WHAT YOU ARE ASKED TO DO:
Return all the entries word for word, minus the pictures.

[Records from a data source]
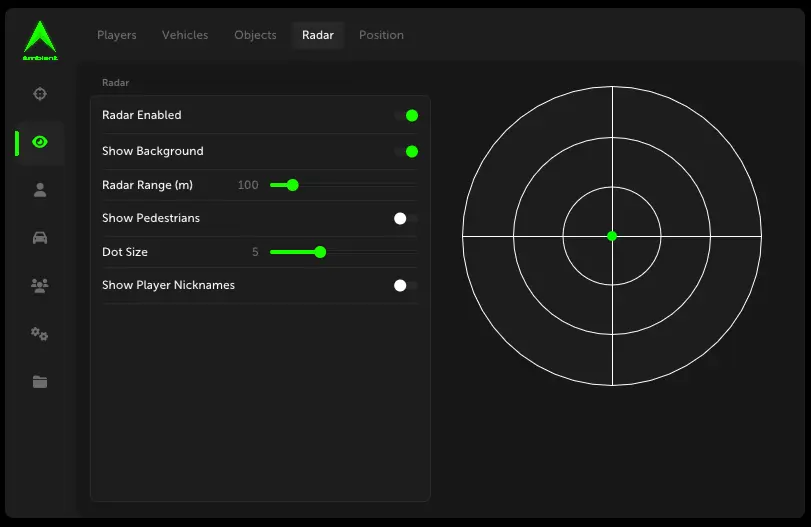 Ambient

Players Vehicles Objects Radar Position

Radar

Radar Enabled

Show Background

Radar Range (m) 100

Show Pedestrians

Dot Size 5

Show Player Nicknames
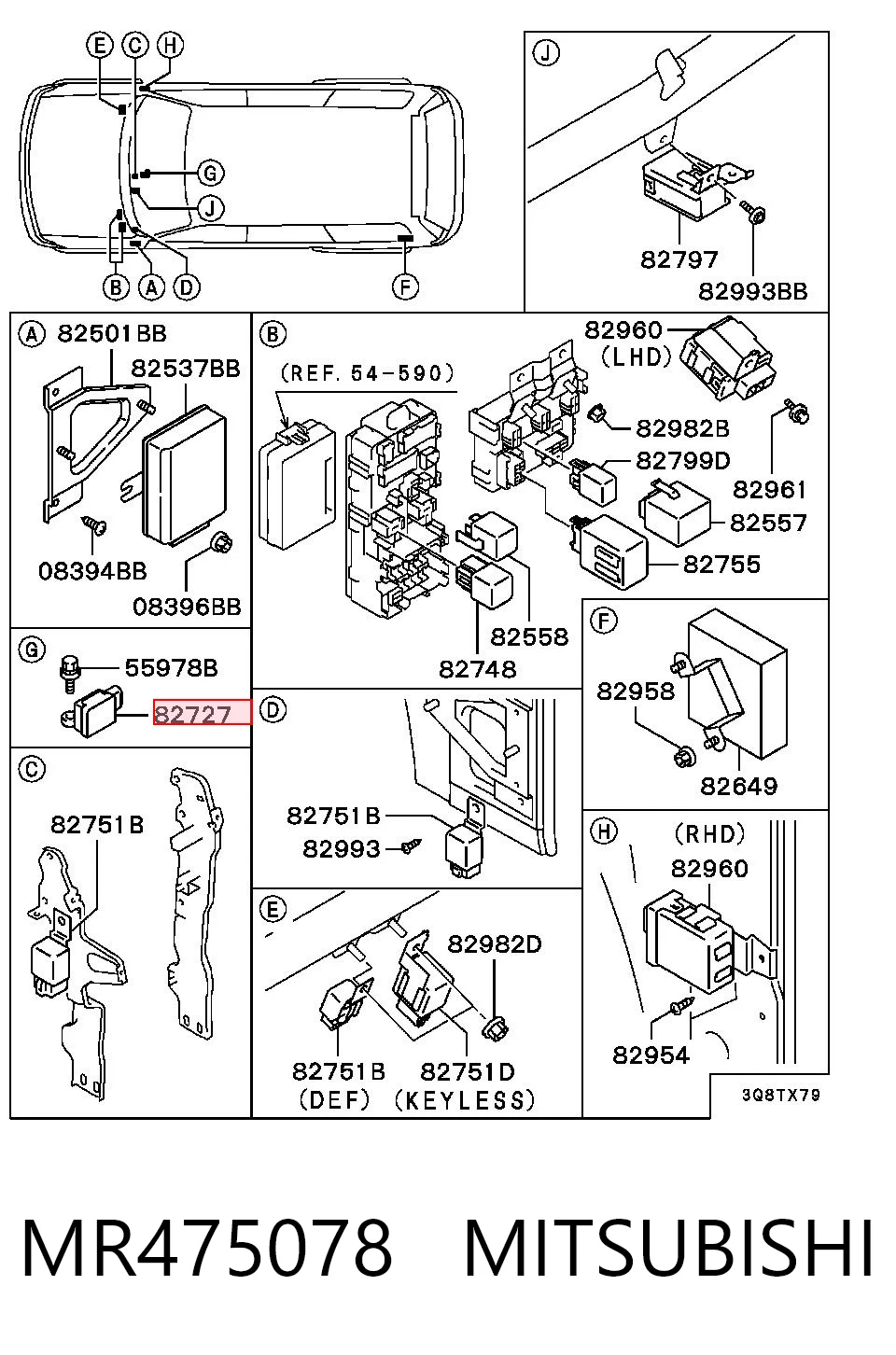 E C H
G
J
B A D
F

J
82797
82993BB

A 82501BB
82537BB
08394BB
08396BB

B
(REF. 54-590)
82960
(LHD)
82982B
82799D
82961
82557
82755
82558
82748

G
55978B
82727

C
82751B

D
82751B
82993

F
82958
82649

E
82982D
82751B
(DEF)
82751D
(KEYLESS)

H
(RHD)
82960
82954

3Q8TX79

MR475078 MITSUBISHI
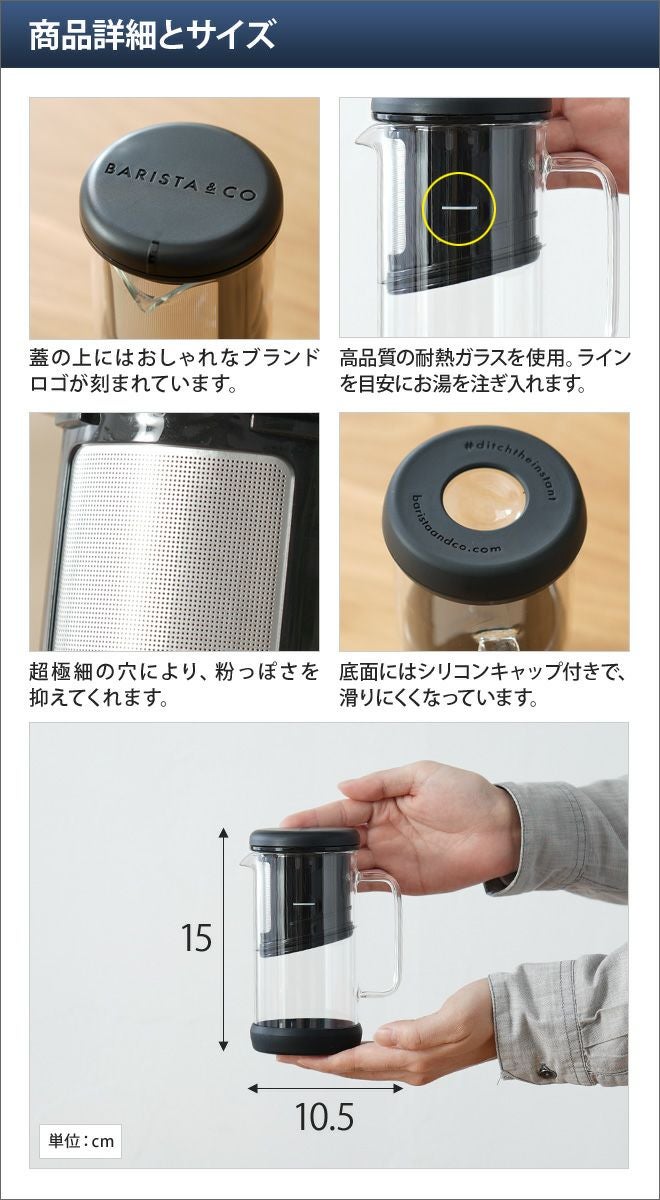 商品詳細とサイズ

BARISTA & CO

蓋の上にはおしゃれなブランドロゴが刻まれています。

高品質の耐熱ガラスを使用。ラインを目安にお湯を注ぎ入れます。

超極細の穴により、粉っぽさを抑えてくれます。

#ditchtheinstant
baristaandco.com

底面にはシリコンキャップ付きで、滑りにくくなっています。

15

10.5

単位：cm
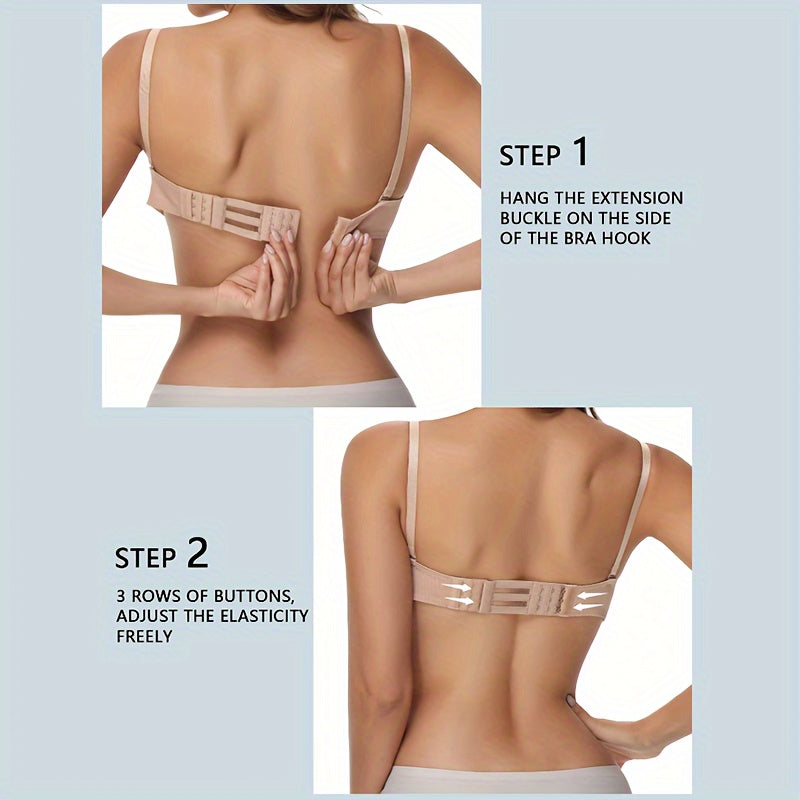 STEP 1

HANG THE EXTENSION BUCKLE ON THE SIDE OF THE BRA HOOK

STEP 2

3 ROWS OF BUTTONS, ADJUST THE ELASTICITY FREELY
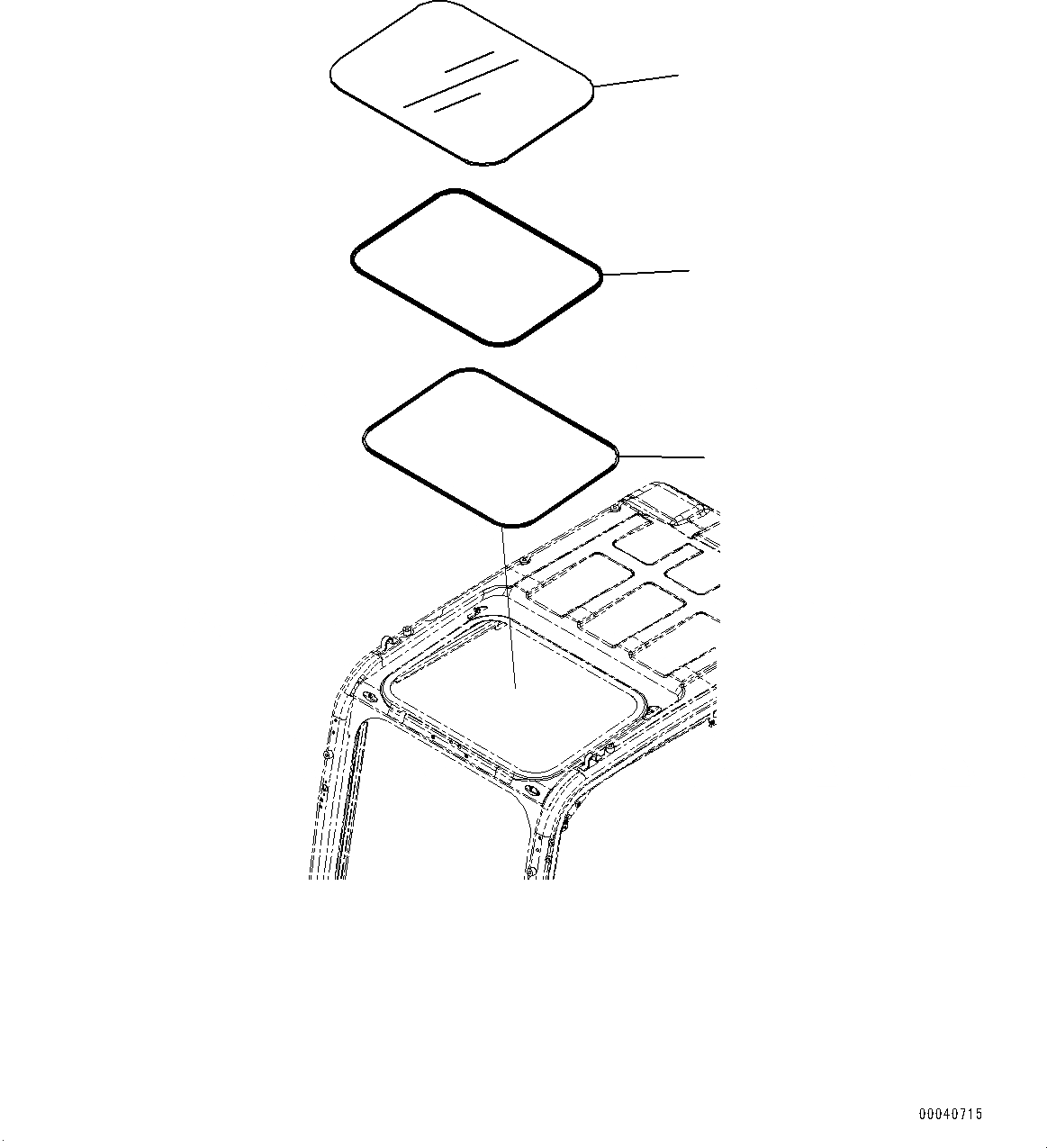 00040715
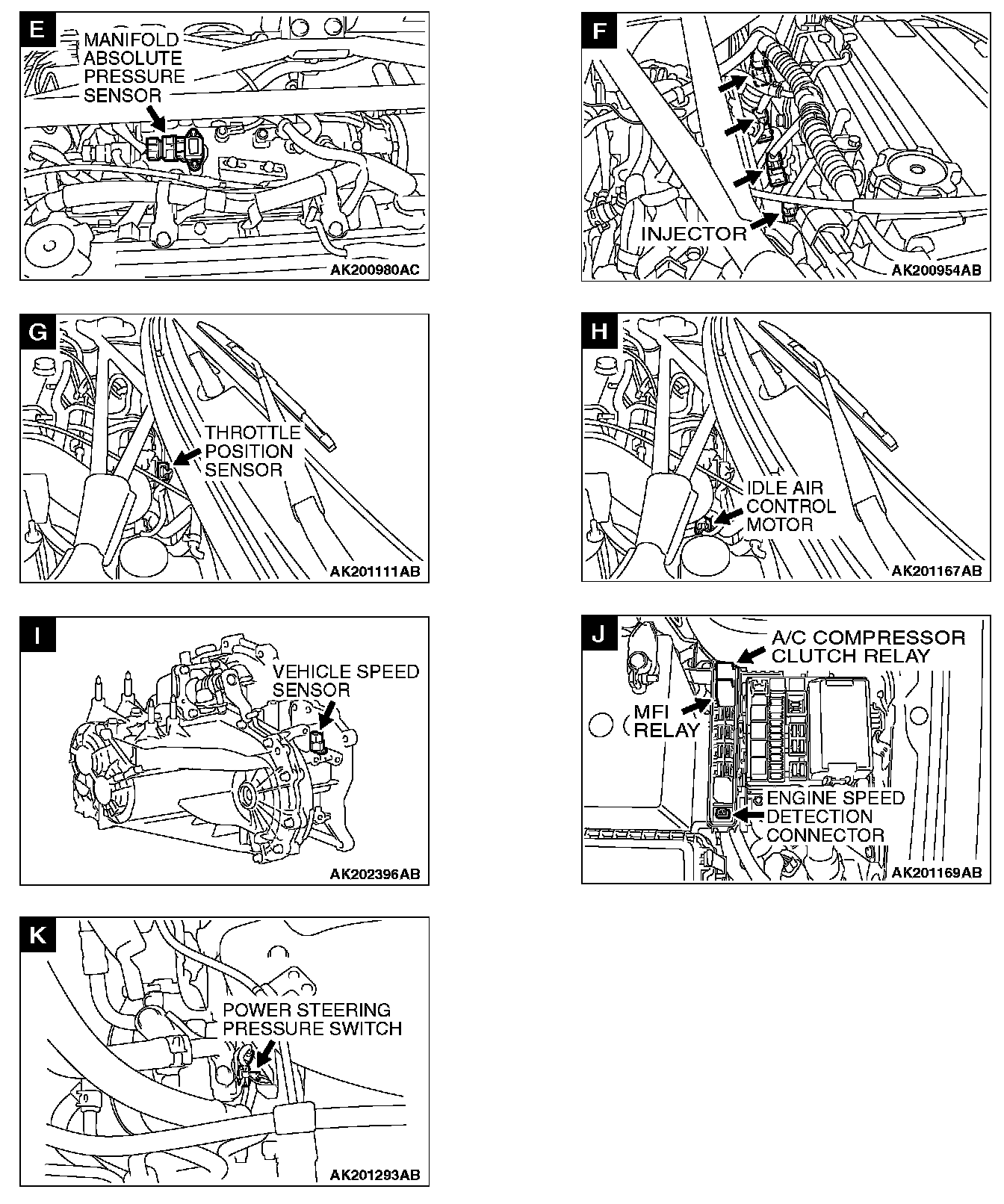 E
MANIFOLD ABSOLUTE PRESSURE SENSOR
AK200980AC

F
INJECTOR
AK200954AB

G
THROTTLE POSITION SENSOR
AK201111AB

H
IDLE AIR CONTROL MOTOR
AK201167AB

I
VEHICLE SPEED SENSOR
AK202396AB

J
A/C COMPRESSOR CLUTCH RELAY
MFI RELAY
ENGINE SPEED DETECTION CONNECTOR
AK201169AB

K
POWER STEERING PRESSURE SWITCH
AK201293AB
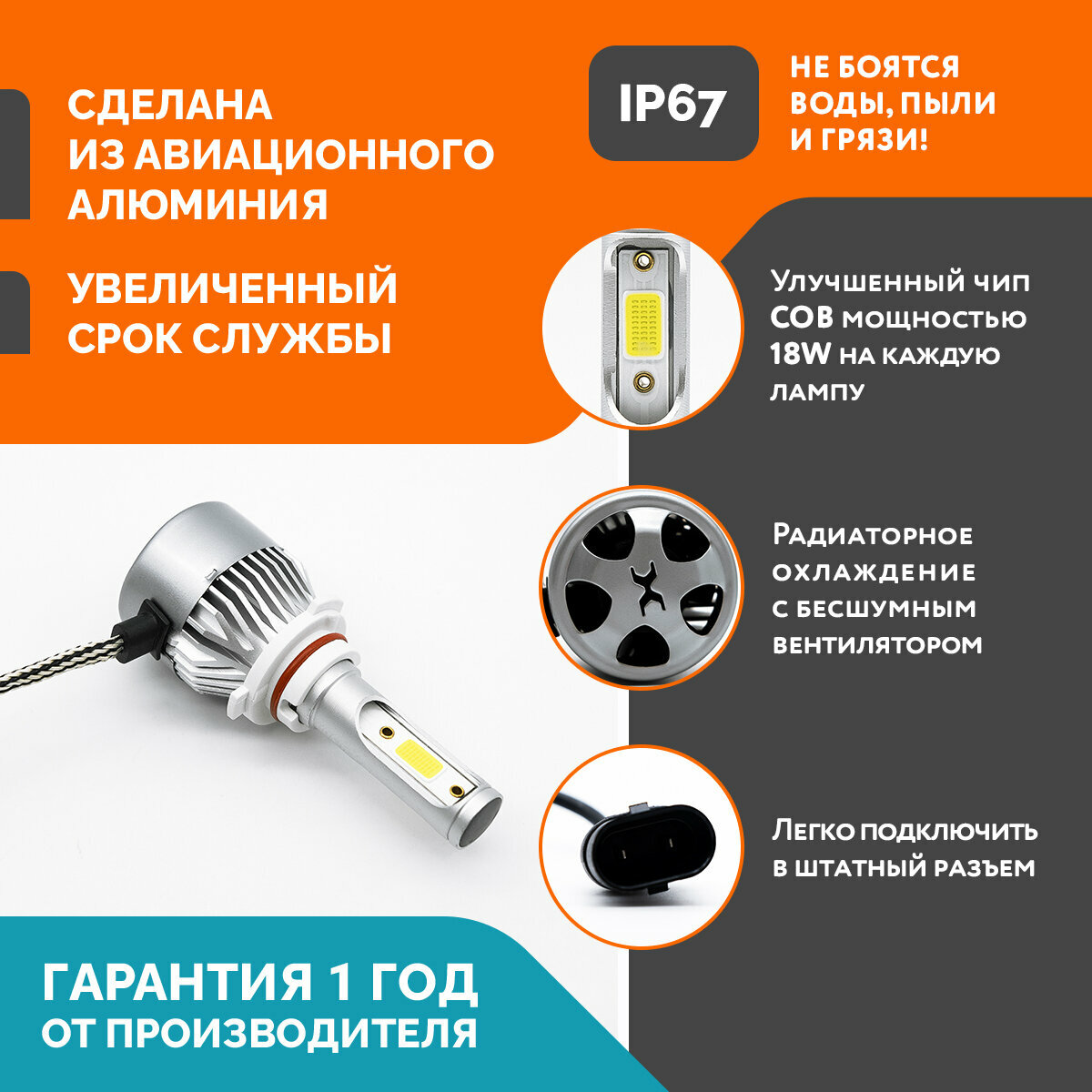 СДЕЛАНА ИЗ АВИАЦИОННОГО АЛЮМИНИЯ

УВЕЛИЧЕННЫЙ СРОК СЛУЖБЫ

IP67

НЕ БОЯТСЯ ВОДЫ, ПЫЛИ И ГРЯЗИ!

Улучшенный чип COB мощностью 18W на каждую лампу

Радиаторное охлаждение с бесшумным вентилятором

Легко подключить в штатный разъем

ГАРАНТИЯ 1 ГОД ОТ ПРОИЗВОДИТЕЛЯ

SOLUTION TO THIS EXERCISE:
 Ambient

Players Vehicles Objects Radar Position

Radar

Radar Enabled

Show Background

Radar Range (m) 100

Show Pedestrians

Dot Size 5

Show Player Nicknames
 E C H
G
J
B A D
F

J
82797
82993BB

A 82501BB
82537BB
08394BB
08396BB

B
(REF. 54-590)
82960
(LHD)
82982B
82799D
82961
82557
82755
82558
82748

G
55978B
82727

C
82751B

D
82751B
82993

F
82958
82649

E
82982D
82751B
(DEF)
82751D
(KEYLESS)

H
(RHD)
82960
82954

3Q8TX79

MR475078 MITSUBISHI
 商品詳細とサイズ

BARISTA & CO

蓋の上にはおしゃれなブランドロゴが刻まれています。

高品質の耐熱ガラスを使用。ラインを目安にお湯を注ぎ入れます。

超極細の穴により、粉っぽさを抑えてくれます。

#ditchtheinstant
baristaandco.com

底面にはシリコンキャップ付きで、滑りにくくなっています。

15

10.5

単位：cm
 STEP 1

HANG THE EXTENSION BUCKLE ON THE SIDE OF THE BRA HOOK

STEP 2

3 ROWS OF BUTTONS, ADJUST THE ELASTICITY FREELY
 00040715
 E
MANIFOLD ABSOLUTE PRESSURE SENSOR
AK200980AC

F
INJECTOR
AK200954AB

G
THROTTLE POSITION SENSOR
AK201111AB

H
IDLE AIR CONTROL MOTOR
AK201167AB

I
VEHICLE SPEED SENSOR
AK202396AB

J
A/C COMPRESSOR CLUTCH RELAY
MFI RELAY
ENGINE SPEED DETECTION CONNECTOR
AK201169AB

K
POWER STEERING PRESSURE SWITCH
AK201293AB
 СДЕЛАНА ИЗ АВИАЦИОННОГО АЛЮМИНИЯ

УВЕЛИЧЕННЫЙ СРОК СЛУЖБЫ

IP67

НЕ БОЯТСЯ ВОДЫ, ПЫЛИ И ГРЯЗИ!

Улучшенный чип COB мощностью 18W на каждую лампу

Радиаторное охлаждение с бесшумным вентилятором

Легко подключить в штатный разъем

ГАРАНТИЯ 1 ГОД ОТ ПРОИЗВОДИТЕЛЯ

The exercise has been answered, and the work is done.